Hiking with children can be a great way to introduce young ones to the wonders of nature. By planning successful, enjoyable hikes when they are young, you will set your children on the path to a lifetime of outdoor adventures. Here are some tips for making those first few hikes enjoyable for both kids and adults.
Planning and Pacing
Here are some pacing rules of thumb for children of varying ages. Set your group's goals based on the youngest child's ability.
- Ages 5 to 7 can hike for 1 to 3 hours per day, covering 3 to 4 miles over easy terrain. Rest stops should come every 30 to 45 minutes.
- Ages 8 to 9 can hike a full day at an easy pace, covering 6 to 7 miles over variable terrain.
- Ages 8 to 11 can do a full day hiking, covering 7 to 10 miles of moderate terrain.
- Ages 12 and up are ready for challenging hikes and week-long trips.
When loading a pack for a child, limit the pack weight to 20 percent of their weight. Teenagers can carry up to 30 percent.
What to Bring
Packing for kids is much like packing for adults. Some additional items for kids include:
- Your kid's favorite foods for snacking
- Extra water
- Insect repellent
- First aid kit
Special Clothing Considerations
Children get cold faster than adults. The key to comfortable hiking is to dress them in several layers, which can be peeled off as they get warm and added as they cool off. Bring long pants and a long-sleeved shirt, plus a hat and extra socks.

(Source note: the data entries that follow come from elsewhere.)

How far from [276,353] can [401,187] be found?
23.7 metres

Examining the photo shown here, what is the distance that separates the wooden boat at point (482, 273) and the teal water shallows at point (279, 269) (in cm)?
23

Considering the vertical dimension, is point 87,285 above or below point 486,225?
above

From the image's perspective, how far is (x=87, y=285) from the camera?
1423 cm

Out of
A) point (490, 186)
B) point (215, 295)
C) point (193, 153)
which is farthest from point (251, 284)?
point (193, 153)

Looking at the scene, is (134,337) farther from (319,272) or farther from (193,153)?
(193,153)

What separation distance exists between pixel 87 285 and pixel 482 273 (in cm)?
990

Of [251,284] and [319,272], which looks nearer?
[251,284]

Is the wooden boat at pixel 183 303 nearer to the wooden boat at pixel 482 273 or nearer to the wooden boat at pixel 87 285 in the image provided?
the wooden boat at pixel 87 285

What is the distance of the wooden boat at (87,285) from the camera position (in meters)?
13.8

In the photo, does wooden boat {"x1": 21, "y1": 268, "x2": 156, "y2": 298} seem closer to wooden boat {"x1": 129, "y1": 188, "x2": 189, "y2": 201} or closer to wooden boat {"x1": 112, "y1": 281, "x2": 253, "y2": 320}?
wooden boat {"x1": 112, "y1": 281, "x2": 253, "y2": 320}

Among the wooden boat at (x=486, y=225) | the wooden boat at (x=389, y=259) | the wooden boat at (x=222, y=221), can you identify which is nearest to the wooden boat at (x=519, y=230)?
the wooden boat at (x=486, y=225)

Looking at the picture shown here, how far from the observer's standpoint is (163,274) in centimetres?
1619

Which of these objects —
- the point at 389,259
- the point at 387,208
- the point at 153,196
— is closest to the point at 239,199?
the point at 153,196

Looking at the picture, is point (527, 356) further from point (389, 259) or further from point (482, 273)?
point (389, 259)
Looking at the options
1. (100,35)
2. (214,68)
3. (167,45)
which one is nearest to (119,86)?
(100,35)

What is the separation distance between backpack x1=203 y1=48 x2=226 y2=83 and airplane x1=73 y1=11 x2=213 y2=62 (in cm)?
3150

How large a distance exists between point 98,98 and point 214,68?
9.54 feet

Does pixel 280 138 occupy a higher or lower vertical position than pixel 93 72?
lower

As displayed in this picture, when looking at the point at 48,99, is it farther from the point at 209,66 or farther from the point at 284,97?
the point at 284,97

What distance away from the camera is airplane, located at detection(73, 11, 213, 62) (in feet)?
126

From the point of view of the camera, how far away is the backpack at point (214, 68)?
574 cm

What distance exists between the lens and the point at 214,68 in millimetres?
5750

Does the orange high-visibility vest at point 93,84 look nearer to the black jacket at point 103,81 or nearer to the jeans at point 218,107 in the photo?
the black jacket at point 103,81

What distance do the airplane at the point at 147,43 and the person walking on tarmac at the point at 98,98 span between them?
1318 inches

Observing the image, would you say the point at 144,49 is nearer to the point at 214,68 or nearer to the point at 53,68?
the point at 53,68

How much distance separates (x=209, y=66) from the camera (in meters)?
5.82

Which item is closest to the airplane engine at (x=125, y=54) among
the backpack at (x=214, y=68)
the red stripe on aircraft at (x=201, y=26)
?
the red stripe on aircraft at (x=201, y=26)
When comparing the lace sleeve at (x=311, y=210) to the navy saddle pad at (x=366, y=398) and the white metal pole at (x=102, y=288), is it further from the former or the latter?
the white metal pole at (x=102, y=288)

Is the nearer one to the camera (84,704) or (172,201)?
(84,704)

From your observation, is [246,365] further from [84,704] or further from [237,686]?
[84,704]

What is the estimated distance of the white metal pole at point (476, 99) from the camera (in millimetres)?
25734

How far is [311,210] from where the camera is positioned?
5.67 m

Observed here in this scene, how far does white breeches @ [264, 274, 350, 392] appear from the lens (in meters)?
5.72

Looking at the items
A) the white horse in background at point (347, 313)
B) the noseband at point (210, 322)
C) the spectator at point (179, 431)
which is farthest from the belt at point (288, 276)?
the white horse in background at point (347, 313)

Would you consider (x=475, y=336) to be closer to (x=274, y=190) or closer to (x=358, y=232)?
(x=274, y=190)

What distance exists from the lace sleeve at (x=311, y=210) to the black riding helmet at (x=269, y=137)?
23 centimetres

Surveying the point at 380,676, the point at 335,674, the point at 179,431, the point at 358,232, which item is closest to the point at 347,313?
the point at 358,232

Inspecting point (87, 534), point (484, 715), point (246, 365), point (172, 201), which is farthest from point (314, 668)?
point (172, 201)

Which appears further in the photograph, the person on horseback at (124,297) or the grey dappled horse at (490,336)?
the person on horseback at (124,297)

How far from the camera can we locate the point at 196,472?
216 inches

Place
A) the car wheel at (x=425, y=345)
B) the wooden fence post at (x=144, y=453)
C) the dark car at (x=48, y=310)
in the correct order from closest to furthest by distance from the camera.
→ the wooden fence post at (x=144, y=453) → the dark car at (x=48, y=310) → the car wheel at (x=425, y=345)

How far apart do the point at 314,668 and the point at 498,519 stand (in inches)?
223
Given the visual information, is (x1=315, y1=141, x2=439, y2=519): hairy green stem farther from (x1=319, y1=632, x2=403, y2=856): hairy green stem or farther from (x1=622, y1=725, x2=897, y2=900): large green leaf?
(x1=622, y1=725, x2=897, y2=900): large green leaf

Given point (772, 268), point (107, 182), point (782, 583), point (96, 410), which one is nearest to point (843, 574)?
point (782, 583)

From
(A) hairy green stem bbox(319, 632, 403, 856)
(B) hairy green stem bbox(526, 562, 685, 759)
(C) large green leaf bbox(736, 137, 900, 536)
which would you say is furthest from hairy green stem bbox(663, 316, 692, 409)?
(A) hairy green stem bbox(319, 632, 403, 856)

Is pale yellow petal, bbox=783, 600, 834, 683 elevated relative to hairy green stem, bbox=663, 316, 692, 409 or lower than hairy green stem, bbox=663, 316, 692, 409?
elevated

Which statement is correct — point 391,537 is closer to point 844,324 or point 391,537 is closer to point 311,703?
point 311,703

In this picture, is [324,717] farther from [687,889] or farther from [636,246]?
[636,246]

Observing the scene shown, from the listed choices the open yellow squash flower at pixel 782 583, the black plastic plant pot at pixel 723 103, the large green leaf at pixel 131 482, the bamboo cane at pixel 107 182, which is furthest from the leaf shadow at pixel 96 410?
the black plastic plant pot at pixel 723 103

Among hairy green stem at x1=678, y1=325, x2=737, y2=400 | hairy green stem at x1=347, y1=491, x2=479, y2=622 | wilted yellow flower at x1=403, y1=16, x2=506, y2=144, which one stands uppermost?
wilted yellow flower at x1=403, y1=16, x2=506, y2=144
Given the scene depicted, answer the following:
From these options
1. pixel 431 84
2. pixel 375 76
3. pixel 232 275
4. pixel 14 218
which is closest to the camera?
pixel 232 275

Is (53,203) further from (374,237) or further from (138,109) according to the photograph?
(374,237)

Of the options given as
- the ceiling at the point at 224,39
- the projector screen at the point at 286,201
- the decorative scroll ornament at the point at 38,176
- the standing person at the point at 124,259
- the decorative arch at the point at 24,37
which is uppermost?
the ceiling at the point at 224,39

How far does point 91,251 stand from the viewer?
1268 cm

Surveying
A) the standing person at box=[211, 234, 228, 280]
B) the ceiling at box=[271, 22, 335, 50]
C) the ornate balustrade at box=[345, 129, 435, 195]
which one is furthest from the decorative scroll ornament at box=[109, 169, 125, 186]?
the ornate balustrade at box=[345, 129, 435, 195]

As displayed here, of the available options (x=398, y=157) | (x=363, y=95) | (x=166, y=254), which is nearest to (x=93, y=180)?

Young children should be taught to stay within eyesight. Older children must stay within earshot and must call often. Teach children to stay where they are if they discover they are lost. Many children relate to the idea of hugging a tree when lost. Instruct them to find a nearby tree and stay with it until they are found. Use the buddy system. Have the kids carry a whistle.
Fun along the Way
Take frequent energy stops. Sing songs. Encourage investigative games that work into the context of a hike. Take a child's friend along; they'll be more likely to stay entertained. Try bird watching, plant identification, looking for animal's tracks, or counting rocks, birds, flowers and other features as you hike.
Rules of the Trail
Teach children to stay on the trail at all times. Not only can they get lost, but going off the trail can damage fragile plant life, and cutting across switchbacks can create pattern erosion. Teach your kids to treat the outdoors kindly. Pack out everything you pack in.